-------- Data excerpts --------

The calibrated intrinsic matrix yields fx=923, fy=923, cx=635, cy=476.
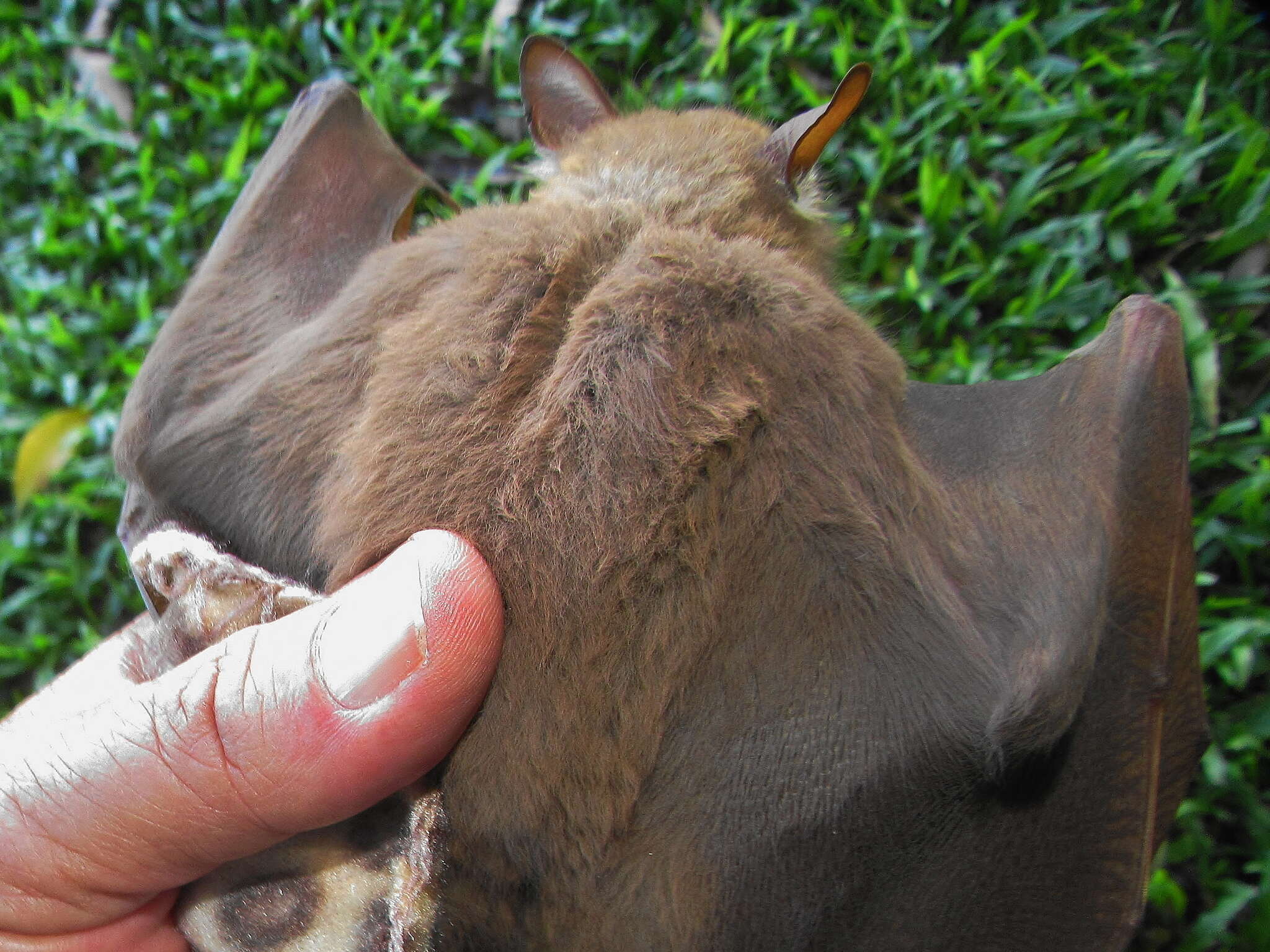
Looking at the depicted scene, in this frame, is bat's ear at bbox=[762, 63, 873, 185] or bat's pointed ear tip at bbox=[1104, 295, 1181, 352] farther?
bat's ear at bbox=[762, 63, 873, 185]

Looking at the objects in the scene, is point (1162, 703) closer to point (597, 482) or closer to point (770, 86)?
point (597, 482)

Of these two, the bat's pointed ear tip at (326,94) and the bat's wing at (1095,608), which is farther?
the bat's pointed ear tip at (326,94)

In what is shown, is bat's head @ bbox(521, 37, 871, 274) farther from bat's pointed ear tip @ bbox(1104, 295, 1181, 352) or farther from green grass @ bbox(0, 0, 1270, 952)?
bat's pointed ear tip @ bbox(1104, 295, 1181, 352)

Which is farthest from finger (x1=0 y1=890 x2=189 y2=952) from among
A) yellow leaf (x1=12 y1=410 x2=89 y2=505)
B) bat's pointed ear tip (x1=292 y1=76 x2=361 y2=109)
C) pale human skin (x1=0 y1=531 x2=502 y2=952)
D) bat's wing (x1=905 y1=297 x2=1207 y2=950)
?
yellow leaf (x1=12 y1=410 x2=89 y2=505)

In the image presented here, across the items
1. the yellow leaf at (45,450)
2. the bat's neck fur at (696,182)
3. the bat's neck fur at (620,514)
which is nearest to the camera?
the bat's neck fur at (620,514)

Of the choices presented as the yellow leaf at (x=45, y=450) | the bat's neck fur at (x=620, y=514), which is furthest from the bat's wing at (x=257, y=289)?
the yellow leaf at (x=45, y=450)

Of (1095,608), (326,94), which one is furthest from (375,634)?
(326,94)

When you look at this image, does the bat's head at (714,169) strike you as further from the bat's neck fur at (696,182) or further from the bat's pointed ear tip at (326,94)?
the bat's pointed ear tip at (326,94)
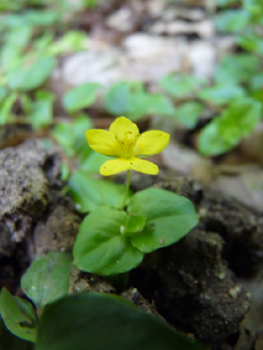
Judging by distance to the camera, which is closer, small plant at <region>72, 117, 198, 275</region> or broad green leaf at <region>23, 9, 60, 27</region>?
small plant at <region>72, 117, 198, 275</region>

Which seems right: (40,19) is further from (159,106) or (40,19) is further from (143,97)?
(159,106)

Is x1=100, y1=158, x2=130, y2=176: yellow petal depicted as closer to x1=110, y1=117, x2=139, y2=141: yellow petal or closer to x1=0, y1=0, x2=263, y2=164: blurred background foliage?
x1=110, y1=117, x2=139, y2=141: yellow petal

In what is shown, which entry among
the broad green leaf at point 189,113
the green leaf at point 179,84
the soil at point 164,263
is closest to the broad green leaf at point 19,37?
the green leaf at point 179,84

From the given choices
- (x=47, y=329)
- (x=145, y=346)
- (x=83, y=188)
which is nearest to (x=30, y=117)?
(x=83, y=188)

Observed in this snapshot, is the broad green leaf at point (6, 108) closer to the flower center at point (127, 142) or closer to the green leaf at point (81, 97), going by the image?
the green leaf at point (81, 97)

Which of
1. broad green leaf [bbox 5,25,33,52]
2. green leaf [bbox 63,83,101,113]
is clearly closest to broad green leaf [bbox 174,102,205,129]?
green leaf [bbox 63,83,101,113]
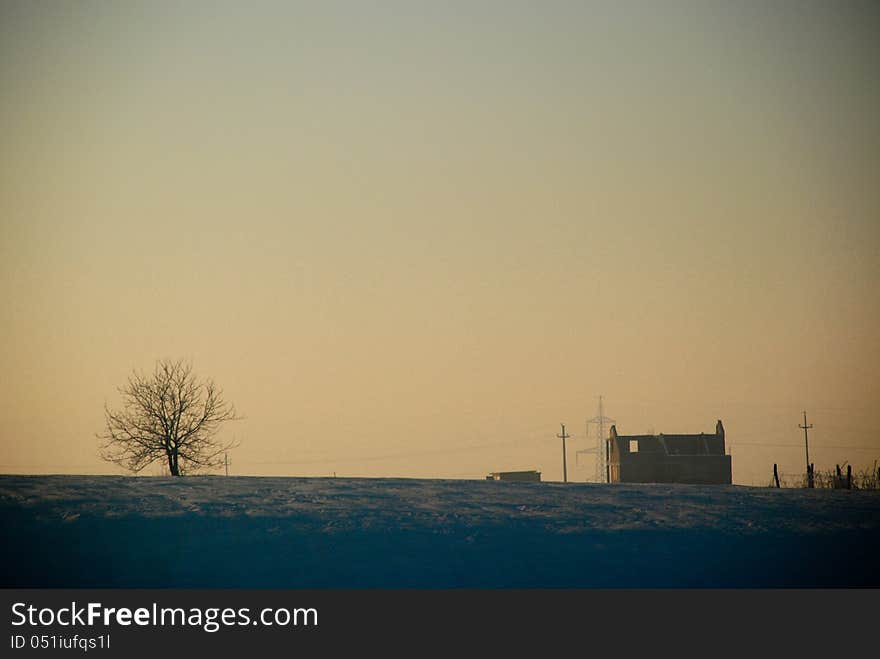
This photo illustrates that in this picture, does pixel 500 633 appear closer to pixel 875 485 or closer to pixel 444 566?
pixel 444 566

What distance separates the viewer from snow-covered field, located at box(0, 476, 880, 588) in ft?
147

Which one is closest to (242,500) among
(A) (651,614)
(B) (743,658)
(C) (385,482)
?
(C) (385,482)

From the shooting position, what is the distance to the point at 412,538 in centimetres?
4747

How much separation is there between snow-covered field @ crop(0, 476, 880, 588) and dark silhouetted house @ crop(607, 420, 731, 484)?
70008mm

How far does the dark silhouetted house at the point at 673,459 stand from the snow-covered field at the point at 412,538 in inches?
2756

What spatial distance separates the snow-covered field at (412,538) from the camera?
1759 inches

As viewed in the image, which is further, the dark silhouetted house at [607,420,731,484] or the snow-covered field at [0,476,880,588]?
the dark silhouetted house at [607,420,731,484]

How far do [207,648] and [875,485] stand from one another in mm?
51425

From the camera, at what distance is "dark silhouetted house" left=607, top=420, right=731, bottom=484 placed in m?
126

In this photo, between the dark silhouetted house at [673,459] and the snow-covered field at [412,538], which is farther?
the dark silhouetted house at [673,459]

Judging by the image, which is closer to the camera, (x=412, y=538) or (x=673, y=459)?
(x=412, y=538)

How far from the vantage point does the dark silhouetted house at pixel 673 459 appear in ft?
414

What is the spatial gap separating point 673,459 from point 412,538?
82772 mm

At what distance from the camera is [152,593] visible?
41.4 metres
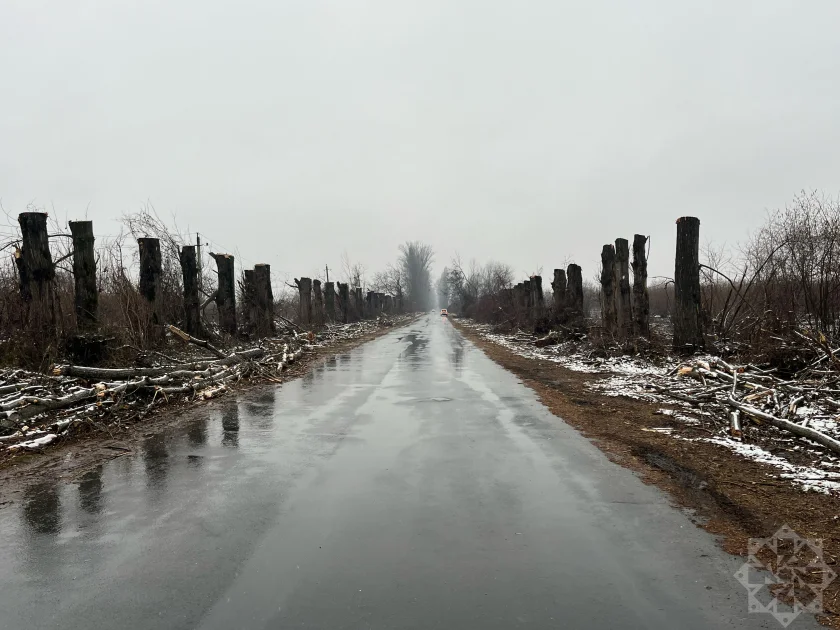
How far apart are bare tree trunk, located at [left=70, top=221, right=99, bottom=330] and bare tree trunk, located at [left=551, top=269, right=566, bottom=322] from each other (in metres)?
18.2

--------

# [What to produce]
The pictures should not appear in the copy; every other part of the records above must be returned exactly.

# [Task answer]
The calibrated intrinsic matrix yields fx=923, fy=923, cx=635, cy=476.
Looking at the depicted scene, in this frame, is bat's ear at bbox=[762, 63, 873, 185] or bat's pointed ear tip at bbox=[1104, 295, 1181, 352] farther?
bat's ear at bbox=[762, 63, 873, 185]

Looking at the objects in the scene, is point (1162, 703) closer to point (597, 482) or closer to point (770, 86)?
point (597, 482)

Of these two, the bat's pointed ear tip at (326,94) and the bat's wing at (1095,608), which is farther?
the bat's pointed ear tip at (326,94)

In what is shown, is bat's head @ bbox(521, 37, 871, 274) farther from bat's pointed ear tip @ bbox(1104, 295, 1181, 352) or farther from green grass @ bbox(0, 0, 1270, 952)?
bat's pointed ear tip @ bbox(1104, 295, 1181, 352)

Which is farthest from finger (x1=0 y1=890 x2=189 y2=952) from among
A) yellow leaf (x1=12 y1=410 x2=89 y2=505)
B) bat's pointed ear tip (x1=292 y1=76 x2=361 y2=109)
C) pale human skin (x1=0 y1=531 x2=502 y2=952)
D) bat's wing (x1=905 y1=297 x2=1207 y2=950)
?
yellow leaf (x1=12 y1=410 x2=89 y2=505)

In the image presented here, across the items
1. the yellow leaf at (45,450)
2. the bat's neck fur at (696,182)
3. the bat's neck fur at (620,514)
which is nearest to the camera?
the bat's neck fur at (620,514)

Of the choices presented as the yellow leaf at (x=45, y=450) | the bat's neck fur at (x=620, y=514), which is furthest from the bat's wing at (x=257, y=289)?
the yellow leaf at (x=45, y=450)

Of (1095,608), (326,94), which one is furthest from (375,634)?
(326,94)

When you look at this image, does the bat's head at (714,169) strike you as further from the bat's neck fur at (696,182) or further from the bat's pointed ear tip at (326,94)?
the bat's pointed ear tip at (326,94)
Judging by distance to the camera, which is closer, small plant at <region>72, 117, 198, 275</region> or broad green leaf at <region>23, 9, 60, 27</region>?
small plant at <region>72, 117, 198, 275</region>

Which seems right: (40,19) is further from (159,106) or (40,19) is further from (143,97)?
(159,106)

Is x1=100, y1=158, x2=130, y2=176: yellow petal depicted as closer to x1=110, y1=117, x2=139, y2=141: yellow petal or closer to x1=0, y1=0, x2=263, y2=164: blurred background foliage?
x1=110, y1=117, x2=139, y2=141: yellow petal

In what is shown, which entry among
the broad green leaf at point 189,113
the green leaf at point 179,84
the soil at point 164,263
is closest to the broad green leaf at point 19,37?
the green leaf at point 179,84

From the given choices
- (x=47, y=329)
- (x=145, y=346)
- (x=83, y=188)
which is nearest to (x=30, y=117)?
(x=83, y=188)

Observed in this snapshot, is the broad green leaf at point (6, 108) closer to the flower center at point (127, 142) or closer to the green leaf at point (81, 97), going by the image?
the green leaf at point (81, 97)

Which of
1. broad green leaf [bbox 5,25,33,52]
2. green leaf [bbox 63,83,101,113]
is clearly closest to broad green leaf [bbox 174,102,205,129]?
green leaf [bbox 63,83,101,113]
This photo illustrates that in this picture, does pixel 500 633 appear closer to pixel 875 485 or closer to pixel 444 566?
pixel 444 566

What distance separates the viewer from snow-covered field, located at box(0, 476, 880, 588) in ft?
147

Which one is closest to (242,500) among
(A) (651,614)
(B) (743,658)
(C) (385,482)
?
(C) (385,482)

From the shooting position, what is the distance to the point at 412,538 in centimetres?
4747

How much separation is there between snow-covered field @ crop(0, 476, 880, 588) and dark silhouetted house @ crop(607, 420, 731, 484)?
70008mm

How far does the dark silhouetted house at the point at 673,459 stand from the snow-covered field at the point at 412,538 in inches?
2756

What spatial distance separates the snow-covered field at (412,538) from the camera?
1759 inches

As viewed in the image, which is further, the dark silhouetted house at [607,420,731,484] or the snow-covered field at [0,476,880,588]?
the dark silhouetted house at [607,420,731,484]

How far do [207,648] and [875,485] stand from one another in mm?
51425

From the camera, at what distance is "dark silhouetted house" left=607, top=420, right=731, bottom=484 placed in m?
126

In this photo, between the dark silhouetted house at [673,459] and the snow-covered field at [412,538], which is farther?
the dark silhouetted house at [673,459]

Judging by the image, which is closer to the camera, (x=412, y=538) or (x=673, y=459)?
(x=412, y=538)

How far from the vantage point does the dark silhouetted house at pixel 673 459 appear in ft?
414

What is the spatial gap separating point 673,459 from point 412,538?
82772 mm

At what distance from the camera is [152,593] visible?
41.4 metres
How far apart are bare tree trunk, located at [left=70, top=221, right=99, bottom=330] and bare tree trunk, located at [left=551, top=269, right=566, bottom=322] from each other (in metres)?
18.2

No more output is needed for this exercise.